> Текст
......
Первый железный занавес опустился для меня, когда умер папа. Я не могла поверить, что моего папы больше нет. Ему ведь было всего 37 лет.
У него была язва, ему сделали операцию в Боткинской больнице. Но сердце не выдержало.
Это было первое сокрушительное горе. На чьем-то дне рождения, кажется тети Любы, папа что-то съел, и у него случился приступ. Его отвезли в больницу, откуда папа уже не вернулся. Помню, как мама утром приехала из больницы, она там все это время ночевала, и попросила морфию «для Вани». Никогда мне не забыть, как тетя, у которой мы были в гостях, пыталась приготовить меня к тому, что папы больше нет. Я не верила. И только когда мама пришла уже в трауре, я смогла поверить.
Первый сочельник мы с мамой и братишкой провели у папы на Ваганьковском кладбище. Поставили в его склепе елочку и встретили Рождество 1928 года. По инерции, после ареста отца схватили и маму. Но ее довольно быстро выпустили, а мне сказали, что мама уезжала навещать тетю.
Мы с братишкой оставались тогда с бабушкой. Она мужественно вынесла горе – умер старший любимый сын.
......
Выпишите дословно фрагмент текста о смерти отца, начиная со слов «Это было первое» и заканчивая словами «старший любимый сын.». Материалы, приведённые дальше, здесь не понадобятся.
......
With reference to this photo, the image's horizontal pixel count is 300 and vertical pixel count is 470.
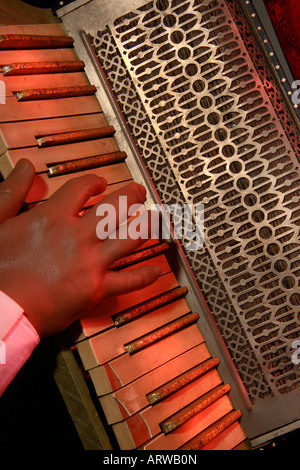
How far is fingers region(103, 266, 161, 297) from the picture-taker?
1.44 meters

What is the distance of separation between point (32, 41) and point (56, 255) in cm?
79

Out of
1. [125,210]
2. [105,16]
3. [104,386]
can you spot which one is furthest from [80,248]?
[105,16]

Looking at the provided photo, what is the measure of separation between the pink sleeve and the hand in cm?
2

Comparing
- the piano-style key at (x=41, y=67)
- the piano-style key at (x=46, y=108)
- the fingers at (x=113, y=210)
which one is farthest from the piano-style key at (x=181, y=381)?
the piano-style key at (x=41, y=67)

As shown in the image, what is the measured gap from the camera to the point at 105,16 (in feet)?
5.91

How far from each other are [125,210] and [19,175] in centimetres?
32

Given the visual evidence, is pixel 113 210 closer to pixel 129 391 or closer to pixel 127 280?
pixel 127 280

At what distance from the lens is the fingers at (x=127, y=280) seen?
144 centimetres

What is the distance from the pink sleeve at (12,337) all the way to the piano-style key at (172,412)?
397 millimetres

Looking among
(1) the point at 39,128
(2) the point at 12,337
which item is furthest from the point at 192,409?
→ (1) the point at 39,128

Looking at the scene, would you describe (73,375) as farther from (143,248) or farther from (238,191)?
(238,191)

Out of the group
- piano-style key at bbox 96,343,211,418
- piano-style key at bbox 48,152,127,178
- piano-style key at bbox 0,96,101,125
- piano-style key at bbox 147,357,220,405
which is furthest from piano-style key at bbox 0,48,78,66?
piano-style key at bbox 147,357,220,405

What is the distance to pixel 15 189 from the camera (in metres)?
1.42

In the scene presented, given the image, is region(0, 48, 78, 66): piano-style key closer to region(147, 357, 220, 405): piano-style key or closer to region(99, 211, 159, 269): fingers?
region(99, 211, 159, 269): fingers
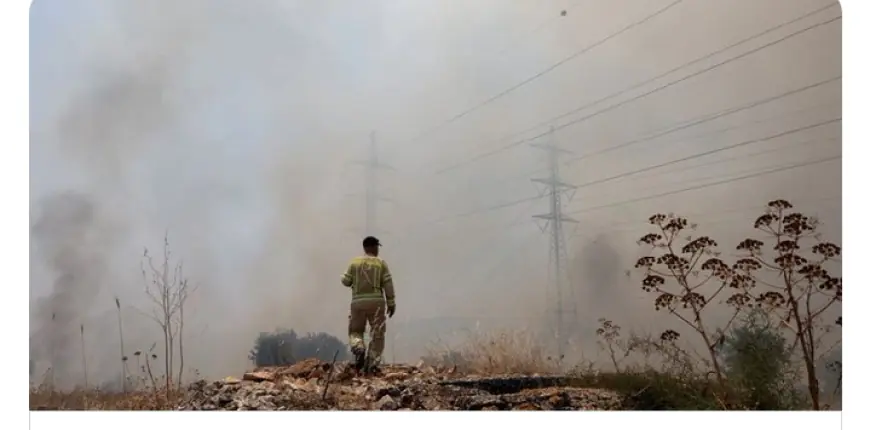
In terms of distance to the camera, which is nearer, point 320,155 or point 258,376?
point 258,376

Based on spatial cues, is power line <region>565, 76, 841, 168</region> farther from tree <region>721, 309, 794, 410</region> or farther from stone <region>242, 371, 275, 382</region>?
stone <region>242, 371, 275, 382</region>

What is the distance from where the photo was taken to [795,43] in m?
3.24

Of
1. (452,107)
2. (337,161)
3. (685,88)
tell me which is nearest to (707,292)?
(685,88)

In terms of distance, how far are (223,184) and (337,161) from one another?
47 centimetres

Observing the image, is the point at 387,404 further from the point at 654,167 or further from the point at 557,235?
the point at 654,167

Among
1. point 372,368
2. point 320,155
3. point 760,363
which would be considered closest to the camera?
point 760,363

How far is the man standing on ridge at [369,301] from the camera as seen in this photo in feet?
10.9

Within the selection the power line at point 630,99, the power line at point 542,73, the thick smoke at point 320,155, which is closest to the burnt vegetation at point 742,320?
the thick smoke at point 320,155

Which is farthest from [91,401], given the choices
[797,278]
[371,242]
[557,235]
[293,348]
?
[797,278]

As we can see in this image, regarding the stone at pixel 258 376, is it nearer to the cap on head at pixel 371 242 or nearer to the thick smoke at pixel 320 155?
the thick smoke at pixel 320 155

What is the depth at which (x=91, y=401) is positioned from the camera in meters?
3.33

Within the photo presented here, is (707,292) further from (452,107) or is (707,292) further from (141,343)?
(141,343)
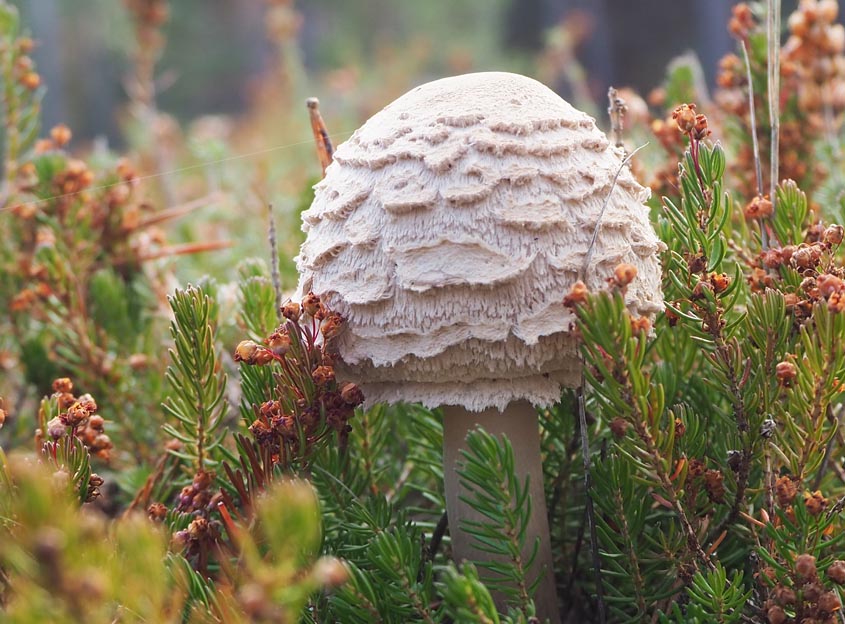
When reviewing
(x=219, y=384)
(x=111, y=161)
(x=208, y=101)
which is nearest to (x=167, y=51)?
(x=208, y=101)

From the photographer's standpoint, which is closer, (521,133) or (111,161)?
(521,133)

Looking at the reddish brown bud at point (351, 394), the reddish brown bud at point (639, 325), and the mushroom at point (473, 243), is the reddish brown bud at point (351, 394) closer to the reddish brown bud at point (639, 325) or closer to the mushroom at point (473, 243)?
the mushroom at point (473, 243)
......
> Ответ
Это было первое сокрушительное горе. На чьем-то дне рождения, кажется тети Любы, папа что-то съел, и у него случился приступ. Его отвезли в больницу, откуда папа уже не вернулся. Помню, как мама утром приехала из больницы, она там все это время ночевала, и попросила морфию «для Вани». Никогда мне не забыть, как тетя, у которой мы были в гостях, пыталась приготовить меня к тому, что папы больше нет. Я не верила. И только когда мама пришла уже в трауре, я смогла поверить.
Первый сочельник мы с мамой и братишкой провели у папы на Ваганьковском кладбище. Поставили в его склепе елочку и встретили Рождество 1928 года. По инерции, после ареста отца схватили и маму. Но ее довольно быстро выпустили, а мне сказали, что мама уезжала навещать тетю.
Мы с братишкой оставались тогда с бабушкой. Она мужественно вынесла горе – умер старший любимый сын.